En Logroño un hombre se ha salvado de milagro de ser triturado por el compactador de basuras tras pasar la noche en un contenedor. La simple lectura de la noticia me estremece, sobre todo cuando pienso que en junio ocurrió lo mismo. ¡Cuánta desesperación debe albergar un alma para buscar refugio en un contenedor! Seguramente se huye de la mala suerte, se busca cobijo sin esperanza y jamás nadie espera que sea precisamente la fatalidad la que le salve a uno del infortunio en el último segundo, es decir, cuando la cuchilla de la guillotina está a punto de liberarte del dolor intenso con que te ha obsequiado la vida.
Es éste un ejemplo extremo de lo que está ocurriendo a nuestro alrededor pero cierto es que las desgracias florecen como setas y que, hoy por hoy, ésta es la única verdad a la que no podemos sustraernos en un país en el que la mentira parece haberse convertido en el deporte nacional. Si nos ceñimos a la última polémica sobre la dichosa cifra del déficit público de 2011, coincidirán conmigo que uno no sabe a qué carta quedarse. El gobierno de España da una cifra y las comunidades autónomas otras. Los virreyes autonómicos se revuelven heridos y embisten contra el picador que les ha clavado la puya. En realidad ha quedado al descubierto algo que todo el mundo sabe sin tener acceso a la contabilidad pública: que han gastado más de lo que podían y debían en proyectos superfluos de nuevos ricos que administran recursos ajenos sin la prudencia exigible a quienes dicen actuar en su nombre. Los ejemplos son infinitos: edificios restaurados o recién construidos, inaugurados a bombo y platillo, que están infrautilizados o sin uso, aeropuertos sin aviones, museos tan originales que nadie los visita, camino asfaltados como las autopistas, empresas públicas sin finalidad concreta, gabinetes de asesores más poblados que el camarote de los hermanos Marx y toda una suerte de dispendios impagables ahora y siempre.

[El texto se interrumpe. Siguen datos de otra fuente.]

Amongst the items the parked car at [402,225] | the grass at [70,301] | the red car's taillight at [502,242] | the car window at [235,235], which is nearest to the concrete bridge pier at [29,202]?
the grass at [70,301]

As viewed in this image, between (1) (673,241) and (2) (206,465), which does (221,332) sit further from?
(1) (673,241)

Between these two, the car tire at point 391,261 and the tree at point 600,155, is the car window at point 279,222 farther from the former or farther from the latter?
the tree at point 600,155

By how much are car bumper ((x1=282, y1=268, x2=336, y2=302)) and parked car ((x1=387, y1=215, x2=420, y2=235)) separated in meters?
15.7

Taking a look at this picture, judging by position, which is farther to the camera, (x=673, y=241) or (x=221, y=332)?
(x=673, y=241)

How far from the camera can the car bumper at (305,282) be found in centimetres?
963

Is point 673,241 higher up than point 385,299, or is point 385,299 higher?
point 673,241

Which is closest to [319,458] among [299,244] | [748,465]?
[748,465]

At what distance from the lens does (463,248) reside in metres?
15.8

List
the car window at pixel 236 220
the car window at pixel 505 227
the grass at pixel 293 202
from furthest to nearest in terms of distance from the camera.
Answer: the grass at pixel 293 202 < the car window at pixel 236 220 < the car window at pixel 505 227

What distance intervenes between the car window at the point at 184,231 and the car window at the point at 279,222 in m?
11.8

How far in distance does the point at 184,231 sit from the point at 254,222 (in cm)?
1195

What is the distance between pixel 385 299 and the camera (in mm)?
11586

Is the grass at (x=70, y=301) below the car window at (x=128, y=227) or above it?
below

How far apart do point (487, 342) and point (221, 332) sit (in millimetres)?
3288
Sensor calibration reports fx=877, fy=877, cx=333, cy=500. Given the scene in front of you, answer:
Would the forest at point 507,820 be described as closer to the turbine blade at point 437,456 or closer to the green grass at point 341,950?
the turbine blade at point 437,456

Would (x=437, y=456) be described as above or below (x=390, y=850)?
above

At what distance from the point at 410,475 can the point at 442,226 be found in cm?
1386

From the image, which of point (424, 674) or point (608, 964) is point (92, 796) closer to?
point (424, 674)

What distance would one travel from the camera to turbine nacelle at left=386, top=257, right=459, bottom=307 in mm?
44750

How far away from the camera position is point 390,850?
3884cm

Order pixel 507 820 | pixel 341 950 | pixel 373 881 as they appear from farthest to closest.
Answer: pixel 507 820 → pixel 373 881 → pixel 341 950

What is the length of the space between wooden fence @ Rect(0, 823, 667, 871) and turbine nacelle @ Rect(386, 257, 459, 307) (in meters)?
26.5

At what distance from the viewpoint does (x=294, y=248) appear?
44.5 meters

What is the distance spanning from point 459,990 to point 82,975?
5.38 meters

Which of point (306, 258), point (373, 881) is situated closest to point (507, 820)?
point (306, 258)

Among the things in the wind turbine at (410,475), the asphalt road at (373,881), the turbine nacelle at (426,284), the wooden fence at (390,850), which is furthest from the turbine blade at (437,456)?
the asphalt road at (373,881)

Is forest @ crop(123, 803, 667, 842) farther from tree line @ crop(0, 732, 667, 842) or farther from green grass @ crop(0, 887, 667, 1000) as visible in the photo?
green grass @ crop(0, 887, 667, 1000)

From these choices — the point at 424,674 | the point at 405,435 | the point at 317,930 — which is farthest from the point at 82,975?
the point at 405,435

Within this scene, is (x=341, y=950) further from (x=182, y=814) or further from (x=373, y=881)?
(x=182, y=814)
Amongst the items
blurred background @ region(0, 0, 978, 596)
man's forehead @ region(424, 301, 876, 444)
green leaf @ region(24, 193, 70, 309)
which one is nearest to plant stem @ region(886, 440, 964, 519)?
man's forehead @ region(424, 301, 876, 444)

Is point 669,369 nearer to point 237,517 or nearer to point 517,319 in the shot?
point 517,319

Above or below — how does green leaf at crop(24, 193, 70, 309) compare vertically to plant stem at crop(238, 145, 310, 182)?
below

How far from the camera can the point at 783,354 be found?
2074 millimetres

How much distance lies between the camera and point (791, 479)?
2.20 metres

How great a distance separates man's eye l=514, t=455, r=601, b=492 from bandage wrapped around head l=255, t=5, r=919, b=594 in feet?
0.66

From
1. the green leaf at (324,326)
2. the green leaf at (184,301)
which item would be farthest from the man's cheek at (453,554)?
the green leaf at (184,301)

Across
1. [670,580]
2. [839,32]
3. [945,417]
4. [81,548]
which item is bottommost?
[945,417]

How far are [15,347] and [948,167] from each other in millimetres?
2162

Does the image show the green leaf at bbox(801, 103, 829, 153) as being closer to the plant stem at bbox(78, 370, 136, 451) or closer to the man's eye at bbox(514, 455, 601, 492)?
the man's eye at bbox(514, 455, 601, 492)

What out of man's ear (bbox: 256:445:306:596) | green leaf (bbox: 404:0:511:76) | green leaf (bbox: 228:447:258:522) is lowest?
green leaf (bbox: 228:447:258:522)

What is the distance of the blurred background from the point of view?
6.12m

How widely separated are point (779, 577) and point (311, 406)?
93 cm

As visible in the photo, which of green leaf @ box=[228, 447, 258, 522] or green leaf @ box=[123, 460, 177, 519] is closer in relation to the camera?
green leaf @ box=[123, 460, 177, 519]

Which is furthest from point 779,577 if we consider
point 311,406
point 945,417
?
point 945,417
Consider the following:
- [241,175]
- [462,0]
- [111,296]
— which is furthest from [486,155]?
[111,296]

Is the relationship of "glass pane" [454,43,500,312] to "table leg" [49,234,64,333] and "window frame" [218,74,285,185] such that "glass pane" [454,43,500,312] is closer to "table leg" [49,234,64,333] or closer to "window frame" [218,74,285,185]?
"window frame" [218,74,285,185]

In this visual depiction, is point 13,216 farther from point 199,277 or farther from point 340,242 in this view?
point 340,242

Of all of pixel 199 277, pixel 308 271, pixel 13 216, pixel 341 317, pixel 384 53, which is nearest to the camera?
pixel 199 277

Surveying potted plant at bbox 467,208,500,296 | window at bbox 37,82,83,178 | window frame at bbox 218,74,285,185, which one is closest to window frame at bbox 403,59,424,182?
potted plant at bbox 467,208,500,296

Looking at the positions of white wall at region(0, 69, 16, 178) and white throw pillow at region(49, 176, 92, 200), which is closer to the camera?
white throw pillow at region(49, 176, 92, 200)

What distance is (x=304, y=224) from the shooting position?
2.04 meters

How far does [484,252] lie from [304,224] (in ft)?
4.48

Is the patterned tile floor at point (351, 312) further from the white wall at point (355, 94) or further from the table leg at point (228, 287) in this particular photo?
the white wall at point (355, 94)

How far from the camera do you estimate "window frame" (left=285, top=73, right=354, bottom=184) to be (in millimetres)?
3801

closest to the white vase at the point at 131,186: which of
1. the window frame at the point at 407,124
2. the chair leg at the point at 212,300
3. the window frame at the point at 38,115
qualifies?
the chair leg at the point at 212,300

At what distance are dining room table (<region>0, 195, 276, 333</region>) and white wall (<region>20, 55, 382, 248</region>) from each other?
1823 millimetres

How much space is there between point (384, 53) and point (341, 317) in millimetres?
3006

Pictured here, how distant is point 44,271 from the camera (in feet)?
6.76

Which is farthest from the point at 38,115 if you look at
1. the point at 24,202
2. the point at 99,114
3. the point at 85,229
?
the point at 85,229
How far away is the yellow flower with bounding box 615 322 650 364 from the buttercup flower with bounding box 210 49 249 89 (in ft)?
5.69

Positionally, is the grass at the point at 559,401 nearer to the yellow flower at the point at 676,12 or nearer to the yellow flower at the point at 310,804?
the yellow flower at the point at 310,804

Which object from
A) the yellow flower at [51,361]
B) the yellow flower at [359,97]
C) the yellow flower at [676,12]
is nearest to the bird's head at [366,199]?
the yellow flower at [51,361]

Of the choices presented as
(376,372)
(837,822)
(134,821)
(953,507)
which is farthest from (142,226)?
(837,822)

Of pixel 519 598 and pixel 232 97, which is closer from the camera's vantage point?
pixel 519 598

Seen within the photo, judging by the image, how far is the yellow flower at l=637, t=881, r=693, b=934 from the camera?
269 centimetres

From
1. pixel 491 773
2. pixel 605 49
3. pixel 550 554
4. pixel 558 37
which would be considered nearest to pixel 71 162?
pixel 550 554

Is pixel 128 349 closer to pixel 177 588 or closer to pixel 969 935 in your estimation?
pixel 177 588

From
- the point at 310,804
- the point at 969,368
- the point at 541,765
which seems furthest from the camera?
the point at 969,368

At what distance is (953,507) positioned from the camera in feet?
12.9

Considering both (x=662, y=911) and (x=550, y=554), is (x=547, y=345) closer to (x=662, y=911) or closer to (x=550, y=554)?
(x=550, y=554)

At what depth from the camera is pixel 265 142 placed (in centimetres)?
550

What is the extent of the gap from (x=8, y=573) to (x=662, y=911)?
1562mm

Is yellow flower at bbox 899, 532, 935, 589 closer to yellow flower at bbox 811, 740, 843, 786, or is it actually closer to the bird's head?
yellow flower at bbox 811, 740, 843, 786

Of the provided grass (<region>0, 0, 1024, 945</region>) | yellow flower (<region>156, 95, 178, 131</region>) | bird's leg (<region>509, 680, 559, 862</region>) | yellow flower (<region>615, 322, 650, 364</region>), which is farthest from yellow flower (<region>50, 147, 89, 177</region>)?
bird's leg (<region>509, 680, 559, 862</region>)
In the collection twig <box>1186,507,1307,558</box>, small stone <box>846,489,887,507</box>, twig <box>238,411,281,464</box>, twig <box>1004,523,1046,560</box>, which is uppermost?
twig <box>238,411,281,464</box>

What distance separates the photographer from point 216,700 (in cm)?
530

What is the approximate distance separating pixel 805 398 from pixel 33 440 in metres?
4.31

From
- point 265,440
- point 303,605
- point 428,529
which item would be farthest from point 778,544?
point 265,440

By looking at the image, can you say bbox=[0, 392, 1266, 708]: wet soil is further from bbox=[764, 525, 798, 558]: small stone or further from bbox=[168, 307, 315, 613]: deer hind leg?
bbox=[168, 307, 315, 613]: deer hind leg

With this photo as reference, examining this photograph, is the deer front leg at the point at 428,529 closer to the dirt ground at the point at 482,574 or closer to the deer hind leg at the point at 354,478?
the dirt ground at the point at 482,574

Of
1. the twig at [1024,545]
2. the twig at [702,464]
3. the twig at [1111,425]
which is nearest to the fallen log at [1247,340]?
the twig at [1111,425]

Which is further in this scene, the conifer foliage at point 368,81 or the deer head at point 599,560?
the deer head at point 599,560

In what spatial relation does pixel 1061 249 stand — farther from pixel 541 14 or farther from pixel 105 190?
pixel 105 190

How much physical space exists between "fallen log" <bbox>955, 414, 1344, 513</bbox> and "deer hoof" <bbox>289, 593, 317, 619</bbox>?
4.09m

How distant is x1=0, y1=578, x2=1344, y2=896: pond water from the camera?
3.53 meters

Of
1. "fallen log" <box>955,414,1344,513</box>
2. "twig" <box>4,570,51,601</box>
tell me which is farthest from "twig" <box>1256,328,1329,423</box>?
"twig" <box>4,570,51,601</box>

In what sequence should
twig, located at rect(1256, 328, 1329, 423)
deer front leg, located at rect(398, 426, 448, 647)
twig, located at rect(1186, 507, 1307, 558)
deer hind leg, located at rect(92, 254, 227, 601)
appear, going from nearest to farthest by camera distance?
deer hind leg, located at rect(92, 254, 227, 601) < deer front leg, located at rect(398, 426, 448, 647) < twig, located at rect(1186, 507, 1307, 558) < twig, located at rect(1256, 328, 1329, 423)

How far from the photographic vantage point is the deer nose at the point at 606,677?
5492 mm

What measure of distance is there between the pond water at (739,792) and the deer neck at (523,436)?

No sabemos quién dice la verdad, aunque empezamos a sospechar que nadie. Unos, para presionar a Bruselas a modificar el objetivo de déficit para el próximo año, mostrando el desastre de la herencia recibida y justificando así nuevas medidas de ajuste ante la evidente debacle nacional y otros, porque no pueden asumir en público su propia responsabilidad. El presidente de Cantabria ha sido el más gráfico, “estamos desnudos y sin un euro”, ha dicho. Al hombre hay que comprenderlo, llegó al cargo hace 6 meses y no se siente cómplice del desaguisado, por eso, a mi entender el más olímpico ha sido el presidente riojano, el nuestro. La culpa ha sido del gobierno socialista que dio mal los datos, ha declarado. Don Pedro Sanz dice que el déficit de La Rioja es del 1% (80 millones de Euros) y no está dispuesto a aceptar que nuevo criterios contables digan que es casi del doble (160). Y punto pelota. Después de 17 años en el gobierno a él no ha nacido quien le tosa y menos quien le enmiende la plana ni le sonroje recordándole sus excesos presupuestarios, que él es tan perro viejo en trucos y artificios contables que ya los quisiera para sí el premio Nobel de matemáticas. ¡Vamos anda!, como para que ahora le saque los colores el tal Montoro, si dice 1%, es 1% y no hay más que hablar. Mientras se echan la culpa unos a otros, nosotros sobrevivimos entre la realidad que ven nuestros ojos y las medias verdades que nos cuentan a diario. Hace mucho tiempo que nadie nos dice la verdad, allá arriba hay que reconocer que manejan el engaño (la muleta) con gran maestría. Torean en este inmenso ruedo que es España con más destreza que Manolete, aunque se olvidan que el toro somos todos nosotros que, por cierto, seremos los únicos que hincaremos las rodillas en el suelo. Como dice mi padre, la única verdad es que hoy todo es mentira.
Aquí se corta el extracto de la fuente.